NAIROBI: Several hundred people marched in Nairobi on Saturday to protest against femicide in Kenya where over a dozen women have been killed this month in cases that shocked the nation.

The campaigners took to the streets of the capital holding placards that read “Being a woman should not be a death sentence”, “Patriarchy kills” while others featured names and photographs of the victims.

“Stop killing us,” they chanted as they marched towards parliament, bringing traffic to a halt in Nairobi’s central business district. At least 16 women have been killed in Kenya this year, according to media reports, shining a spotlight on violence against women which the government has described as “rising”.

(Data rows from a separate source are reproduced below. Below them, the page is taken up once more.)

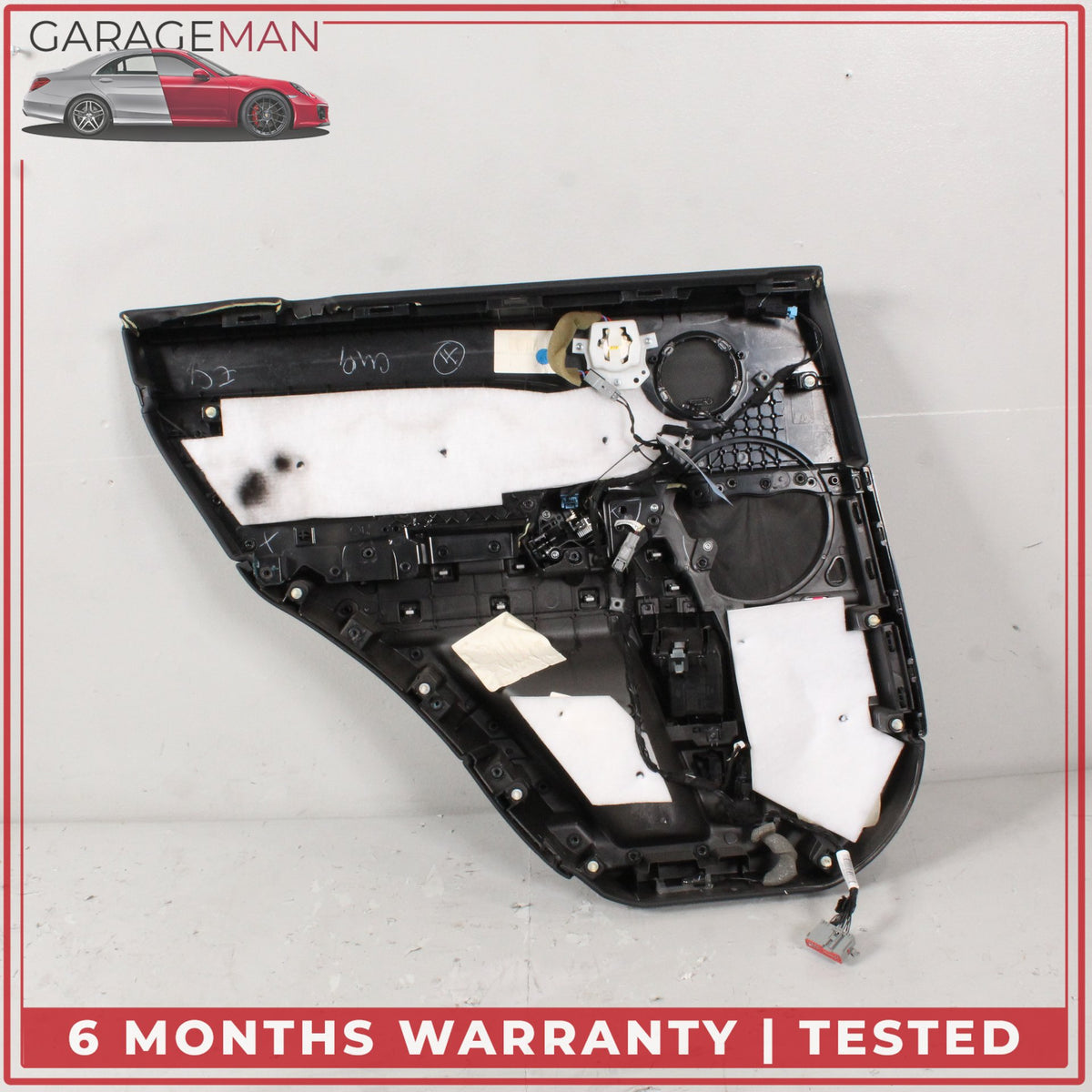 2013-2017 Land Rover Range Rover L405 Rear Right Side Door Trim Cover Panel OEM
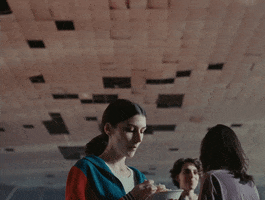 Eat Music Video GIF by glaive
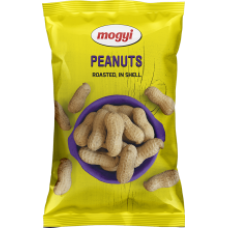 Mogyi - Roasted In-shell Peanuts 150g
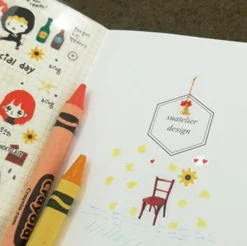All For You Deco Sticker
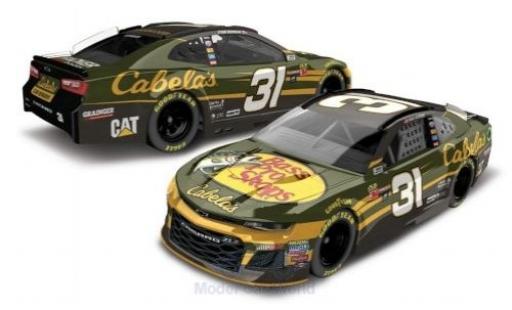 Miniature Chevrolet Camaro 1/64 Lionel Racing ZL1 No.31 Richard Childress Racing Bass Pro Shops Nascar 2018 R.Newman Chevrolet Camaro 1/64 Lionel Racing ZL1 No.31 Richard Childress Racing Bass Pro Shops Nascar 2018 R.Newman miniature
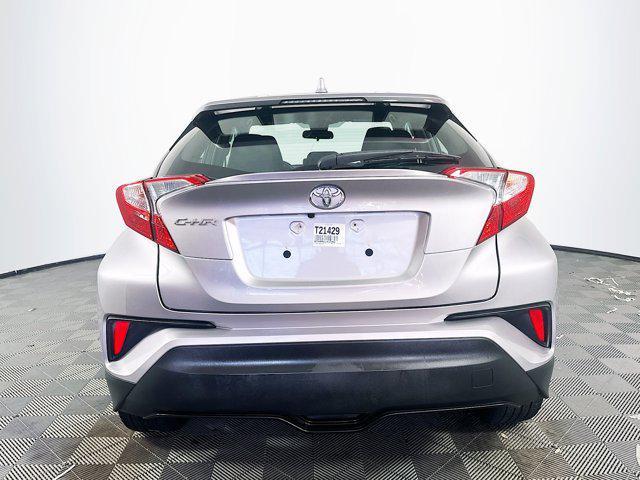 used 2020 Toyota C-HR car, priced at $20,995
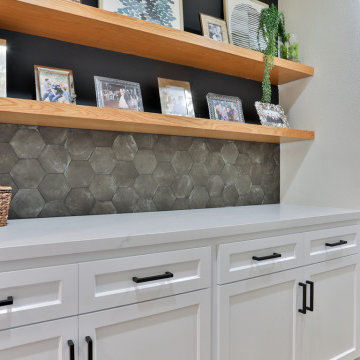 Woodland Hills Kitchen Remodel - Custom Cabinet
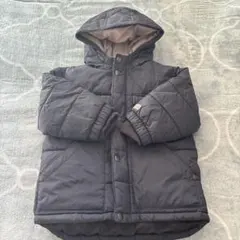 Baby gap コート フード付き90cm 紺色 キッズ 男の子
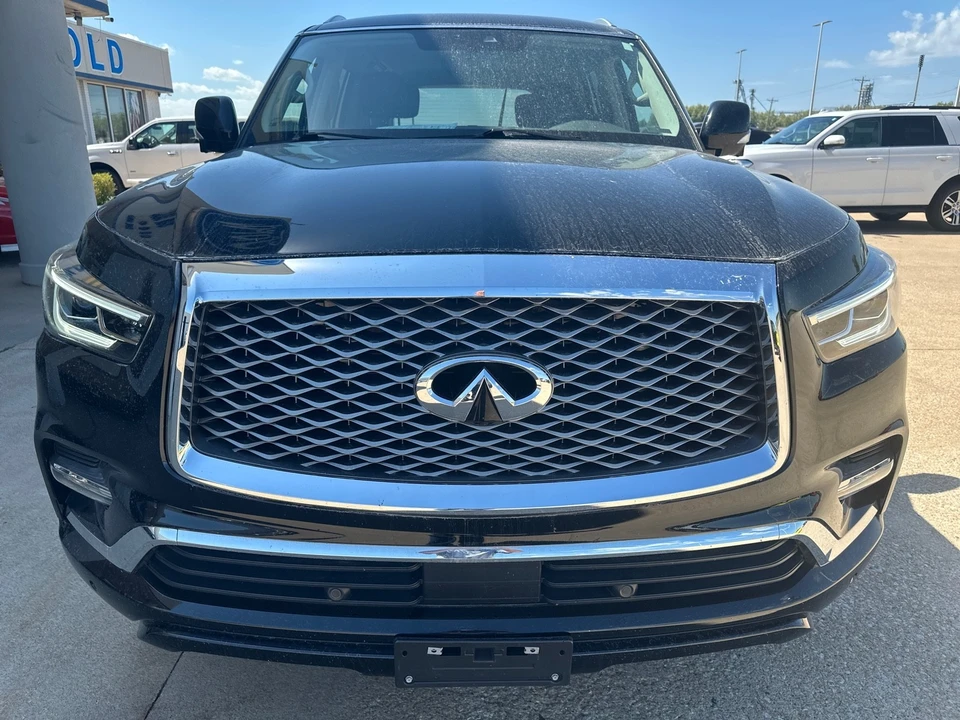 2019 Infiniti QX80 - Image 12 of 21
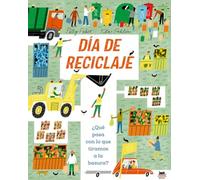 Día de reciclaje: ¿Qué pasa con lo que tiramos a la basura? (ALBUMES)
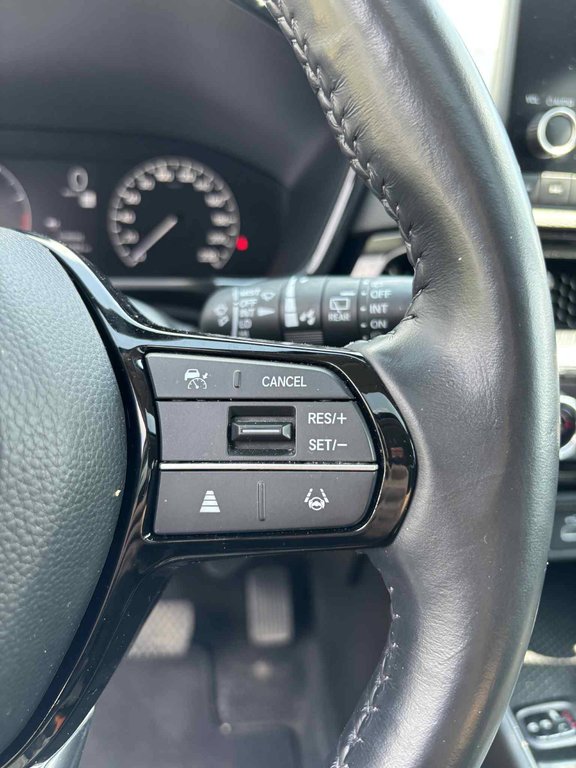 Honda CR-V SPORT, JAMAIS ACCIDENTÉ, 8 PNEUS, TOIT 2023 à Mirabel, Québec - 14 - w1024h768px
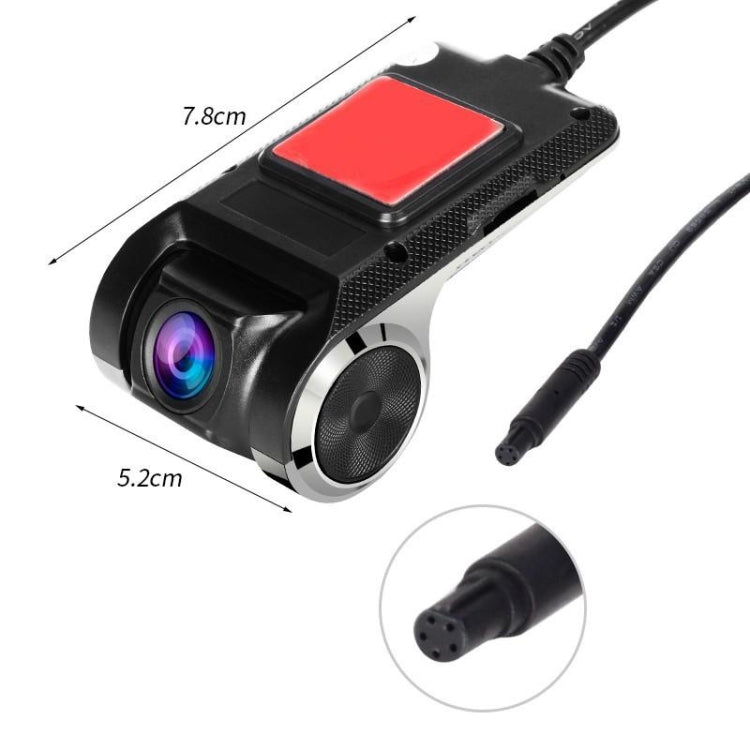 F1 Car Hidden HD Night Vision WiFi Driving Recorder - Car DVRs by PMC TechLife | Online Shopping South Africa | PMC TechLife | Buy Now Pay Later Mobicred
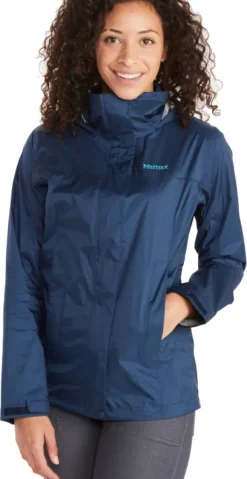 Marmot Womens PreCip Eco Jacket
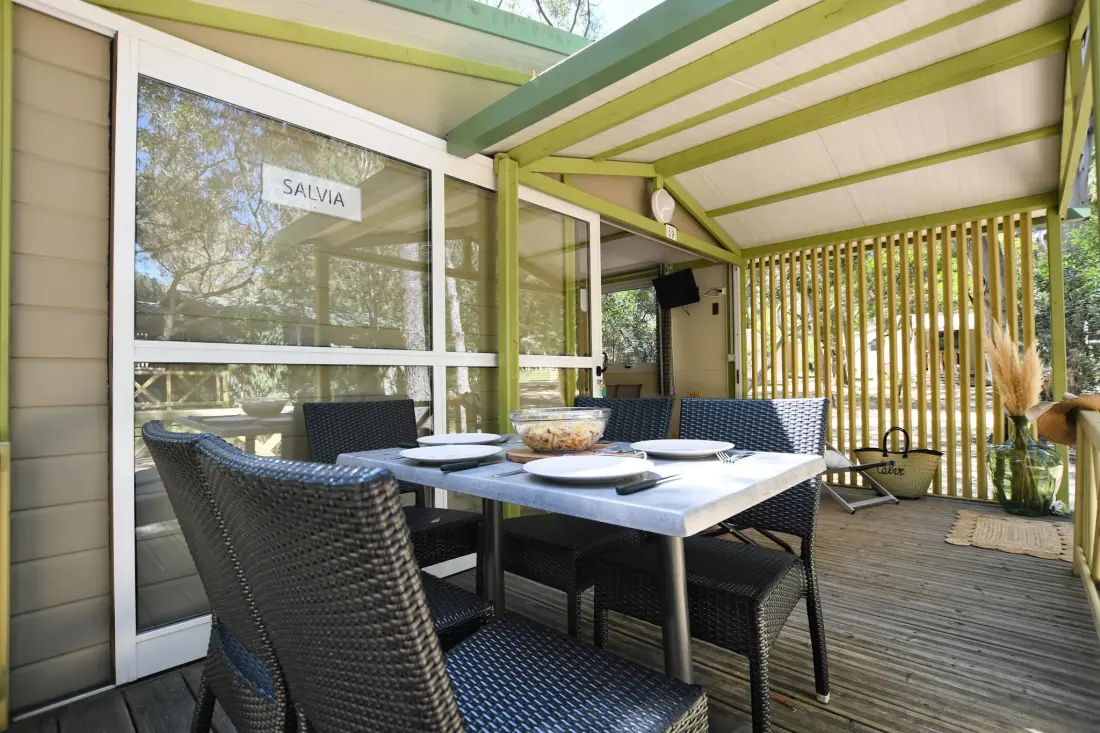 Camping BELLA VISTA 3 étoiles★★★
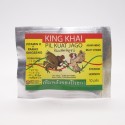 King Khai 10 Capsul Original - Pil Kuat Ayam Jago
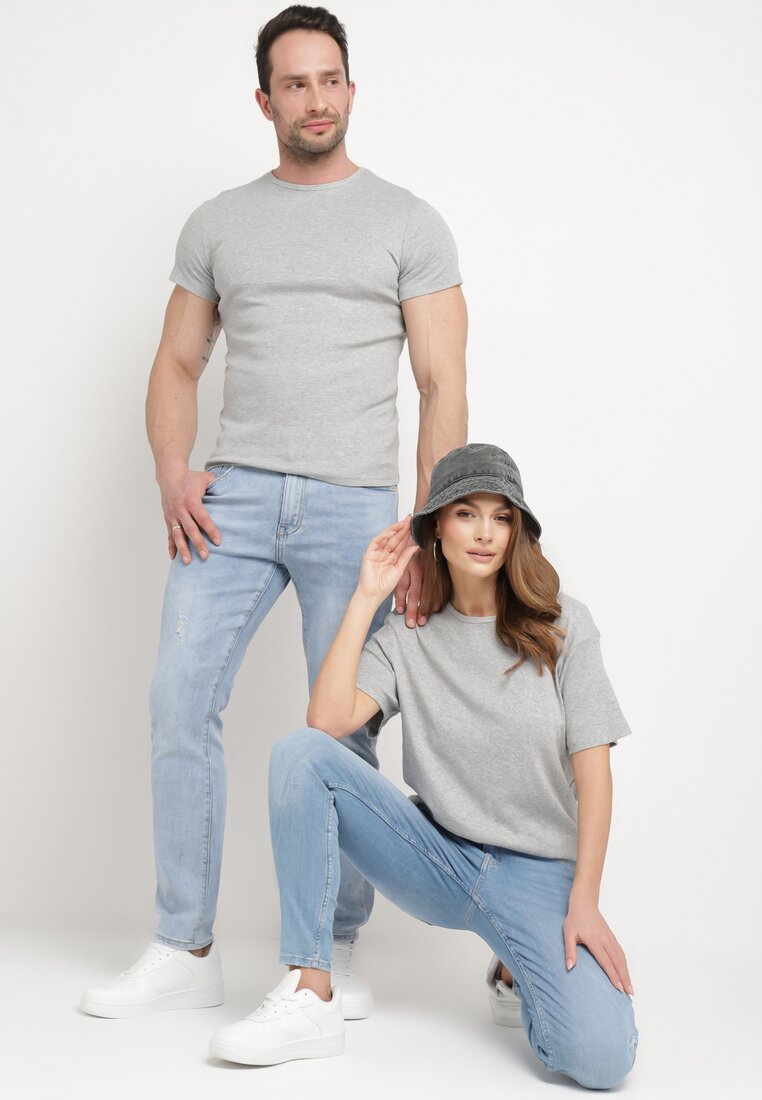 Tricou Gri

In one of the cases that gained nationwide attention, a 26-year-old woman was killed on Jan 4 at a short-term rental apartment by a suspect who police say is part of an extortionist gang which targets women through dating sites. Barely a fortnight later, a 20-year-old woman was strangled, dismembered and her remains stuffed into a plastic bag.

The gruesome killing triggered nationwide shock, including the chief government pathologist Johansen Oduor who said he had “never come across” such an incident over a two-decade forensic career. Two men are in police custody over the case but are yet to be charged. “Femicide is the most brutal manifestation of gender-based violence,” Amnesty International’s Kenya chapter said in a statement ahead of the march.